◆ **YOUR OBJECTIVE**
Could you convert the lines from the one containing "What distance is" through the last line into a Markdown table with the columns Row and Line, numbering each row and leaving out blank lines?

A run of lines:
+ + + + +

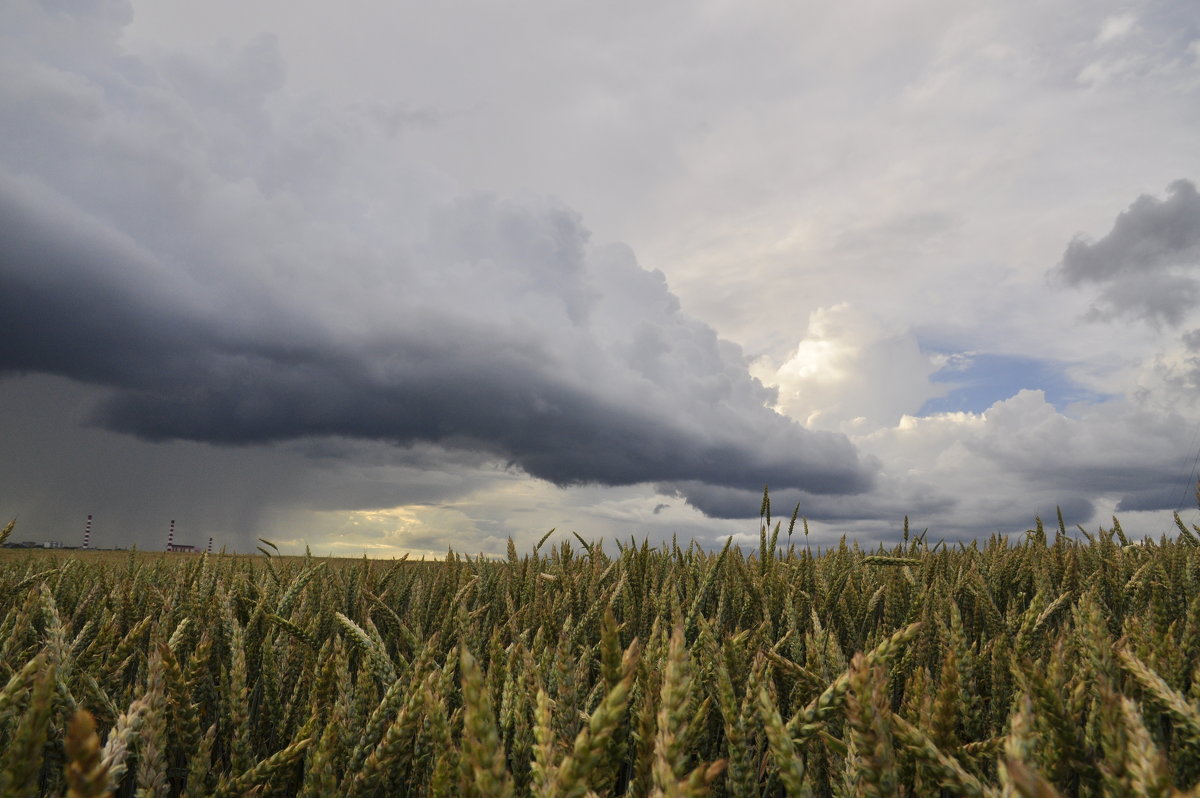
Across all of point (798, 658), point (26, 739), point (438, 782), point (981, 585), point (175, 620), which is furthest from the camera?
point (175, 620)

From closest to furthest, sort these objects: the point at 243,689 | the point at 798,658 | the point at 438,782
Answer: the point at 438,782
the point at 243,689
the point at 798,658

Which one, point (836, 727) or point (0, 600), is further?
point (0, 600)

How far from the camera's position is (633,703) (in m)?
1.74

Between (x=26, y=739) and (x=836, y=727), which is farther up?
(x=26, y=739)

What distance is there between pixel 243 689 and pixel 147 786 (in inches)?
18.7

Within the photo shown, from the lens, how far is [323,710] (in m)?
1.71

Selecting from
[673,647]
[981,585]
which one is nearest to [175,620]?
[673,647]

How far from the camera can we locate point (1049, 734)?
3.99ft

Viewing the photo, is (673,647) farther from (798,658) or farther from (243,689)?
(798,658)

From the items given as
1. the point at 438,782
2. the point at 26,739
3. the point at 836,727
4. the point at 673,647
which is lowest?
the point at 836,727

+ + + + +

◆ **THE ANSWER**
| Row | Line |
|---|---|
| 1 | What distance is there between pixel 243 689 and pixel 147 786 (in inches)? |
| 2 | 18.7 |
| 3 | Within the photo shown, from the lens, how far is [323,710] (in m)? |
| 4 | 1.71 |
| 5 | Selecting from |
| 6 | [673,647] |
| 7 | [981,585] |
| 8 | which one is nearest to [175,620]? |
| 9 | [673,647] |
| 10 | How far from the camera can we locate point (1049, 734)? |
| 11 | 3.99ft |
| 12 | Viewing the photo, is (673,647) farther from (798,658) or farther from (243,689)? |
| 13 | (798,658) |
| 14 | From the items given as |
| 15 | 1. the point at 438,782 |
| 16 | 2. the point at 26,739 |
| 17 | 3. the point at 836,727 |
| 18 | 4. the point at 673,647 |
| 19 | which is lowest? |
| 20 | the point at 836,727 |